The enormity of the issue of adolescent pregnancy can be explained by analyzing existing data from demographic and health surveys. Research shows that at least 19% of women aged between 20 and 24 have children before their 18th birthday (Brahmbhatt et al., 2014). On the other hand, 3% of women aged between 20 and 24 have children by the age of 15 (Brahmbhatt et al., 2014). The data varies across different regions. Most women who get children before 18 years are from Sub-Saharan Africa. Brahmbhatt et al. (2014) maintain that 28% and 25% of the women are from the West and Central Africa and Eastern and Southern Africa respectively. On the other hand, 4% of the women are from Eastern Europe and Central Asia (Brahmbhatt et al., 2014). Lack of access to sex education, poverty, and poor family planning methods are some of the factors that contribute to most girls from Sub-Saharan Africa getting pregnant at an early age. A study conducted in 2010 found that over 36.4 million women aged between 20 and 24 had their first child before the age of 18 (Brahmbhatt et al., 2014). The figures showed that at least 7.3 million girls aged below 18 gave birth every year (Brahmbhatt et al., 2014). Brahmbhatt et al. (2014) aver that further analysis of the figures revealed that about 20,000 teenage girls gave birth every day.
Purpose of the Study
The purpose of this study is to investigate the issue of adolescent pregnancy as a significant challenge that affects society across the globe.
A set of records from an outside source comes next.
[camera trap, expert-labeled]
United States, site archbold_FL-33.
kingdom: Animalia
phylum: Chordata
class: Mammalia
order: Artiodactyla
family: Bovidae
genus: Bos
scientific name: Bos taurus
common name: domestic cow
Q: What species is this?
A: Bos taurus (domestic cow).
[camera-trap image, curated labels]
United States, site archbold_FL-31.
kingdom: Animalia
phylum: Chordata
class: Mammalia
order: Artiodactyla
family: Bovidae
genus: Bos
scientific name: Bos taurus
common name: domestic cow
The study will focus mainly on Latin America as one of the regions that record high rate of teenage pregnancy. The research will analyze the factors that contribute to high rate of adolescent pregnancy in the area and the measures that the governments and societies have taken to address the problem. Results from this phenomenological study will go a long way towards shedding light on the factors that fuel teenage pregnancy in Latin America. They will serve as eye opener to both the governments and public, thus helping them to address the problem. The researcher will gather information regarding the age, education background, race, financial status, family background, and cultural issues of the affected adolescents. The study will rely on secondary data from the existing demographic and health surveys. The researcher will also collect primary data through questionnaires to complement secondary information.
Brahmbhatt, H., Kagesten, A., Emerson, M., Decker, M., Olumide, A., Ojengbede, O.,… Delany-Moretlwe, S. (2014). Prevalence and determinants of adolescent pregnancy in disadvantaged urban settings across five cities. Journal of Adolescent Health, 55(6), 48-57.
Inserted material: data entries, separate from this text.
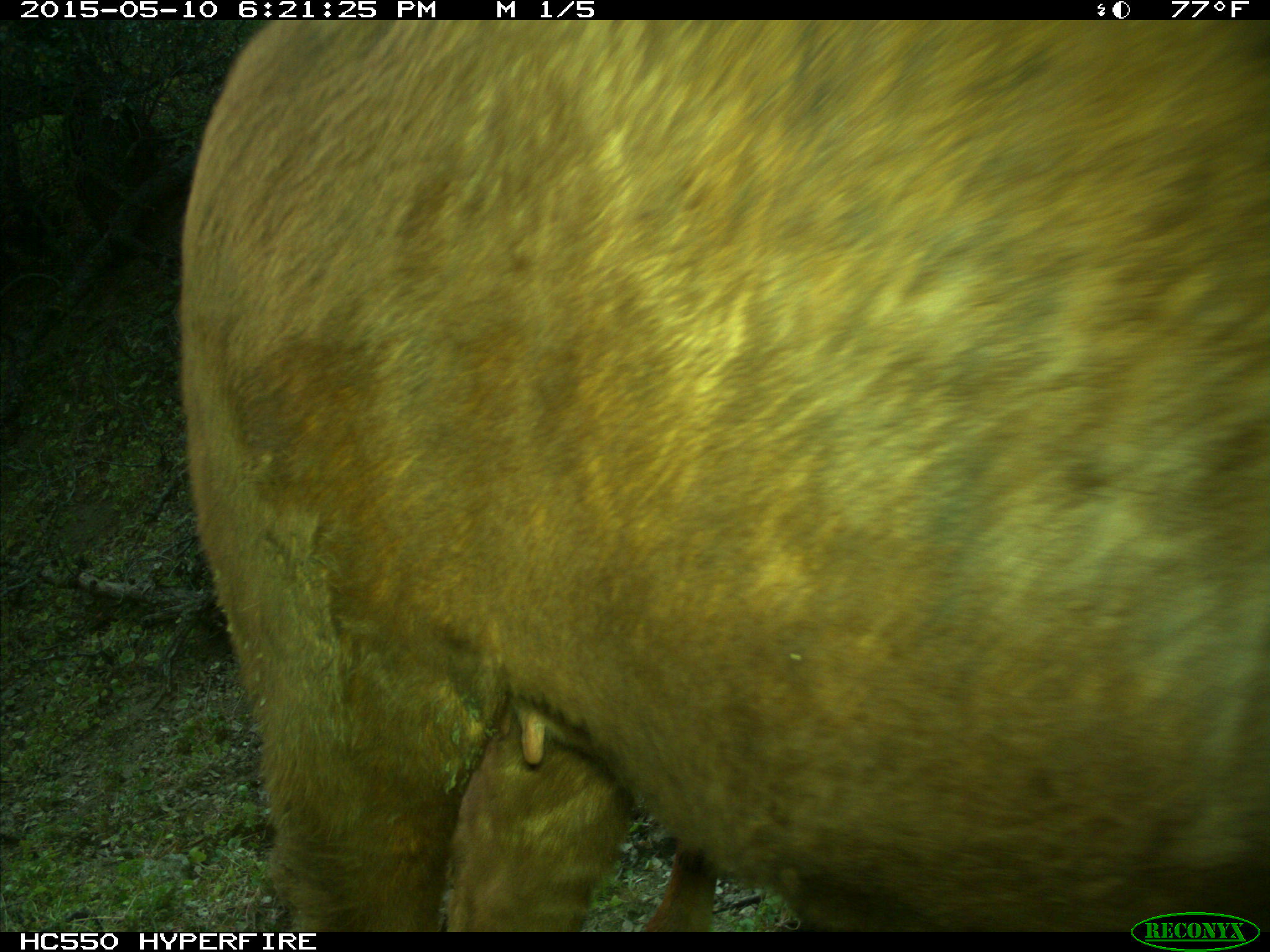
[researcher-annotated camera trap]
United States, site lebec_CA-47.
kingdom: Animalia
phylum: Chordata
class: Mammalia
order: Artiodactyla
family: Bovidae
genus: Bos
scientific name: Bos taurus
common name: domestic cow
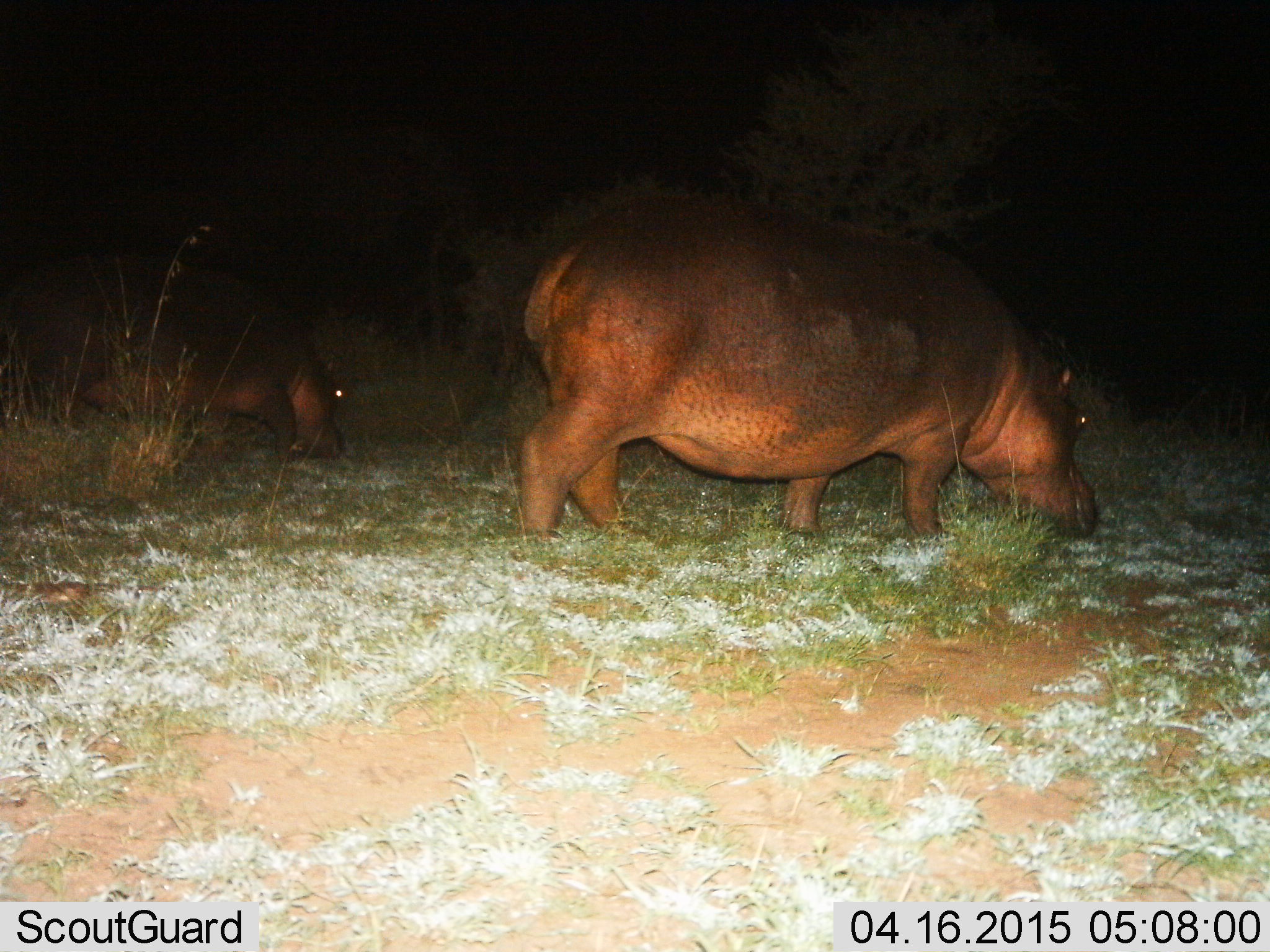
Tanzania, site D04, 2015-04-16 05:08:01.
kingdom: Animalia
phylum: Chordata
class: Mammalia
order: Artiodactyla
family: Hippopotamidae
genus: Hippopotamus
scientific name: Hippopotamus amphibius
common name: hippopotamus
Hippopotamus (Hippopotamus amphibius), count 2. Behavior (volunteer vote fractions): standing 10%, resting 0%, moving 10%, interacting 0%. Young present (vote fraction): 10%. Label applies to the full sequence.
Osaikhuwuomwan, J., & Osemwenkha, A. (2013). Adolescents’ perspective regarding adolescent pregnancy, sexuality and contraception. Asian Pacific Journal of Reproduction, 2(1), 58-62.
Sedgh, G., Finer, L., Bankole, A., Eilers, M., & Singh, S. (2015). Adolescent pregnancy, birth, and abortion rates across countries: Levels and recent trends. Journal of Adolescent Health, 56(2), 223-230.